## [Work order]
Write out only the opening lines of the entries, through the line with "Silhouettes — Henry Mancini".

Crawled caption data
____________________

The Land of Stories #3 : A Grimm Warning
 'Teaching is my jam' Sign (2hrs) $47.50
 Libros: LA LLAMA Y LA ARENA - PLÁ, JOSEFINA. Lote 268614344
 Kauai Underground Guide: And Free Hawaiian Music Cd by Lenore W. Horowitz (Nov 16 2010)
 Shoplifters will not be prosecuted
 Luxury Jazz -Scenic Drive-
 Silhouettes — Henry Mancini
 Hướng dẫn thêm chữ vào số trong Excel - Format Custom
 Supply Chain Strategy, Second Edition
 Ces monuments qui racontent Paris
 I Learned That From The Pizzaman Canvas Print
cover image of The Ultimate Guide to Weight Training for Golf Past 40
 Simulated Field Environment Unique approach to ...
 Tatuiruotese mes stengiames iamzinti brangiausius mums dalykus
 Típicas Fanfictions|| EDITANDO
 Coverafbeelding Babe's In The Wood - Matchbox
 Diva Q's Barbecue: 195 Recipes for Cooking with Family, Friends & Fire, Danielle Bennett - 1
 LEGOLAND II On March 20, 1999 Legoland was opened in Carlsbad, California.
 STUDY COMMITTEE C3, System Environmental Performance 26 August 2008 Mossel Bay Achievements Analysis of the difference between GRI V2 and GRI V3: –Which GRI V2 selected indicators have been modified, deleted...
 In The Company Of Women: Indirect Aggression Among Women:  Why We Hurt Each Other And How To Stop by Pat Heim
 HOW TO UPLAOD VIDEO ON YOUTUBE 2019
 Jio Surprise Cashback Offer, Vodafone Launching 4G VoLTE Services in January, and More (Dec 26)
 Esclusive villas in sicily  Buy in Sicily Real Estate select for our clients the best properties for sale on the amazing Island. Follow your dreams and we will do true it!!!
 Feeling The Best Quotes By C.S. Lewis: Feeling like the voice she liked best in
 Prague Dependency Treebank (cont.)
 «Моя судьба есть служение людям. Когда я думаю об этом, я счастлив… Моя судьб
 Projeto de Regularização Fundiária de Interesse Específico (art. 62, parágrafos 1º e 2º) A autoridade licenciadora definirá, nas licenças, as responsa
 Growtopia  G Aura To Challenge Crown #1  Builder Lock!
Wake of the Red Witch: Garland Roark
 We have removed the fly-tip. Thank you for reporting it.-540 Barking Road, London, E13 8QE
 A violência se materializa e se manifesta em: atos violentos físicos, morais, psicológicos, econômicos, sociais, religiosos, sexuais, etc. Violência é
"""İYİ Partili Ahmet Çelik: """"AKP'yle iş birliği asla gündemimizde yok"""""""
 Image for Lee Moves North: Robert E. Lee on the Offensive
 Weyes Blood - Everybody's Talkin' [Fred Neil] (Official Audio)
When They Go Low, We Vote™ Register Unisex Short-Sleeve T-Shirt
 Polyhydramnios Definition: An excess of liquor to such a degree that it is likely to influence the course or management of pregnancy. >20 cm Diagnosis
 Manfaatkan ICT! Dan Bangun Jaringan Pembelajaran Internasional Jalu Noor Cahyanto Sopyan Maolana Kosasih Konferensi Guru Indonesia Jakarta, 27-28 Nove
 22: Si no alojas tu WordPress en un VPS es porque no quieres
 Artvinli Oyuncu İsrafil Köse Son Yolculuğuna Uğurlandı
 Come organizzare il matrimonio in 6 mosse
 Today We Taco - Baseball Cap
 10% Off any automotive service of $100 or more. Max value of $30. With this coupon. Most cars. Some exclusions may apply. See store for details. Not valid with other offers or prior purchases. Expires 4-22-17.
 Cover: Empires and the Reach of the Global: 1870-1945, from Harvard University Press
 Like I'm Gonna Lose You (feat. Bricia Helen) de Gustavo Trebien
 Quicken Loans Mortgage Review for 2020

____________________

## [Result for this exercise]
The Land of Stories #3 : A Grimm Warning
 'Teaching is my jam' Sign (2hrs) $47.50
 Libros: LA LLAMA Y LA ARENA - PLÁ, JOSEFINA. Lote 268614344
 Kauai Underground Guide: And Free Hawaiian Music Cd by Lenore W. Horowitz (Nov 16 2010)
 Shoplifters will not be prosecuted
 Luxury Jazz -Scenic Drive-
 Silhouettes — Henry Mancini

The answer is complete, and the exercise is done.